- Passage:
════════════════════

I saw Eternity the other night
Like a great Ring of pure and end- less light,
All calm, as it was bright…
Vaughan is too wise to attempt an account of how the world looks to God.
Most of the public issues that exercise Americans are ingeniously brought into Novak’s meditations on the Creed. Some good points are made. In particular, I have to think well of his argument that Christianity is ravaged by a new Gnosticism which minimizes the importance of bodily life; for he repeats my own arguments, set out long ago in these pages.1 But it is depressing to note how much the attitudes of the paranoid right have taken over. About the Vietnam War he writes:
Good people were asked to choose between siding with the oppressors or siding with the oppressed. (Inexcusably too late, one learned that siding with North Vietnam might also be siding with an oppressor, less technically powerful but more politically ruthless, of whom the “boat people” were to be the victims.)
Novak should know better than to put the dilemma in this way, for he knows—he is a student, and says he is an adherent, of the doctrine of the “just war”—that refusing on the ground of conscience to join in a particular war has no necessary relation to the character of the enemy. It is as though an opponent of dropping the atom bomb on Hiroshima and Nagasaki were to be taxed with supporting the Mikado.

════════════════════

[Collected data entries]

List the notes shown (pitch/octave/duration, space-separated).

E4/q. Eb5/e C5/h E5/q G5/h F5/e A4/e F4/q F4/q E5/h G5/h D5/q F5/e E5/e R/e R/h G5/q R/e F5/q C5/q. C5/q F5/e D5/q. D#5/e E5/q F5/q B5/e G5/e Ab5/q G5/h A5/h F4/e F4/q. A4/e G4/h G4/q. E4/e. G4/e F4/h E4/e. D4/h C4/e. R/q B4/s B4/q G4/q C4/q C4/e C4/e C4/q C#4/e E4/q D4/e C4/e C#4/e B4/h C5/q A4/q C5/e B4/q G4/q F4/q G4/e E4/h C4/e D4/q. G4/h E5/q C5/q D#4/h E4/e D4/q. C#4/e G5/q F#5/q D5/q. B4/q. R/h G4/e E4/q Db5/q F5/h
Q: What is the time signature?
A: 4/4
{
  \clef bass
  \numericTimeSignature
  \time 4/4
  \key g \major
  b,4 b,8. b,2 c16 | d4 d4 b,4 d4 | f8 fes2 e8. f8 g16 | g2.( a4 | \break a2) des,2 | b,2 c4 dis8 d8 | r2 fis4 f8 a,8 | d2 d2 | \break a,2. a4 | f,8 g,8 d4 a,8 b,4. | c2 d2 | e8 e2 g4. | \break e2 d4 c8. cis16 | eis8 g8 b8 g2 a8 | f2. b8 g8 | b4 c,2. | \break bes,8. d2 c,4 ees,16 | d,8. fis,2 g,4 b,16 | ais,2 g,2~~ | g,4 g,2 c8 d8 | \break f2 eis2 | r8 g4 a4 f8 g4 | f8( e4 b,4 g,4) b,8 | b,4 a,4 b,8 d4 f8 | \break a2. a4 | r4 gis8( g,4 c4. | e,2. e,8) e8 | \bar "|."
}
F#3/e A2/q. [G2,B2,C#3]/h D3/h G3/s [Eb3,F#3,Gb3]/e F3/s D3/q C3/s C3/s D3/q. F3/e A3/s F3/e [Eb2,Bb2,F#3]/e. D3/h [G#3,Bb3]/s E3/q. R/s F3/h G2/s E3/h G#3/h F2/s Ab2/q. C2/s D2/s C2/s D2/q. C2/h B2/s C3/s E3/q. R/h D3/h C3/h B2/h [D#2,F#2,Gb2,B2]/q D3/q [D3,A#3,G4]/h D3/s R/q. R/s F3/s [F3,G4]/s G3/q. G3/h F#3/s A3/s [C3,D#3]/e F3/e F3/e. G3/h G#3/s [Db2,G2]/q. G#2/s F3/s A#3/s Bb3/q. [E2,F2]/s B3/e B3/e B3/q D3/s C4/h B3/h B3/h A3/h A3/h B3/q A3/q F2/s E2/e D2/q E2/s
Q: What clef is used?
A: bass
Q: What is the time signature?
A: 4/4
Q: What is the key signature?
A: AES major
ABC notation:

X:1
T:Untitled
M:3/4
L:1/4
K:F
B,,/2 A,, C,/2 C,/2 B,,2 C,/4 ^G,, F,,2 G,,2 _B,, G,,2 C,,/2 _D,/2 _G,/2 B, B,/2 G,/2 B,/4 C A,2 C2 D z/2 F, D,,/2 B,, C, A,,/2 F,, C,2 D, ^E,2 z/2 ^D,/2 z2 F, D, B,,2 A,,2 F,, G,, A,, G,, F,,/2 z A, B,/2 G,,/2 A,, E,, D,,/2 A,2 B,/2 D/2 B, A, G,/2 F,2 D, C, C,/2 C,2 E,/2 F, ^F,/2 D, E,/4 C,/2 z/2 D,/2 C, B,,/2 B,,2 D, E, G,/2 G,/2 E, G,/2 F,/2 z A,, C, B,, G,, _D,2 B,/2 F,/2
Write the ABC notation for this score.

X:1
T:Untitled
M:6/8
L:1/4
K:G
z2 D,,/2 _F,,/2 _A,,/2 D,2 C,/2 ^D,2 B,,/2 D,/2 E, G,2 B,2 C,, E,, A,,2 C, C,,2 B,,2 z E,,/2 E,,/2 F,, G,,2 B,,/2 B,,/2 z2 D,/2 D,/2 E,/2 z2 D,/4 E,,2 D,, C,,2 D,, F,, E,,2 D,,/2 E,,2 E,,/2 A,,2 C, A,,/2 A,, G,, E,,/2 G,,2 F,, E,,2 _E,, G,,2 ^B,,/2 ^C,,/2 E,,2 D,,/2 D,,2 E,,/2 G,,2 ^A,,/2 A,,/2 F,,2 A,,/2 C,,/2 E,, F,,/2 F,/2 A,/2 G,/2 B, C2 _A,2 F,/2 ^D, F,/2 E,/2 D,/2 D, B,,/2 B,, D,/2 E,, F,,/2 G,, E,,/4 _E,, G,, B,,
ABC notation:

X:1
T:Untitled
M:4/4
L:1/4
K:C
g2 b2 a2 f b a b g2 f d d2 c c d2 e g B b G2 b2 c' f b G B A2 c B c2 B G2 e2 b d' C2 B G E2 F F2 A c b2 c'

════════════════════

- Short exercise 1:
Print the passage on Novak's meditations on the Creed word for word, beginning at the words that have "I saw Eternity" and stopping after "looks to God.".
- Short exercise 2:
In the passage on Novak's meditations on the Creed, what does Novak argue Christianity is ravaged by?
- Short exercise 3:
Write the next part of the passage on Novak's meditations on the Creed, picking up after its final sentence.

- Exercise output 1:
I saw Eternity the other night
Like a great Ring of pure and end- less light,
All calm, as it was bright…
Vaughan is too wise to attempt an account of how the world looks to God.

- Exercise output 2:
A new Gnosticism that minimizes the importance of bodily life.

- Exercise output 3:
On two points Novak has something unexpected to say. He opposes the current Catholic teaching on contraception, though, perhaps out of deference to the Roman authorities, he doesn’t deploy his arguments con brio. And he advances shrewd criticisms of what he calls “Latin” Catholicism, something expressed in many Roman documents in which there is criticism of liberal capitalism and an implied undervaluing of the American political tradition.
Moral Clarity in the Nuclear Age has made a stir in the world. It is a criticism, in the form of an open letter, of the second draft of the American bishops’ pastoral letter on nuclear war. (In the present volume Novak has added further reflections.) It first appeared in a new periodical Catholicism in Crisis and was seized upon by William Buckley who devoted an entire issue of the National Review to reprinting it. As an open letter it has subsequently been signed by a multitude of supporters. The list here printed is something of a curiosity. It includes nine Republican congressmen, three Jesuits, four Buckleys, and Mrs. Clare Boothe Luce. It seems to have been smiled upon by some people in Rome and in West Germany and it may have made a difference to the final revision of the bishops’ letter. It uses very strong language about the positions taken by the bishops. It professes to be a reaffirmation, adapted to our time, of the “just war” doctrine. It is not this. It is an attack on the traditional principles of Catholic morality and its central argument, which applies the concept of intention to the analysis of deterrence, is either a confusion or a sophistry.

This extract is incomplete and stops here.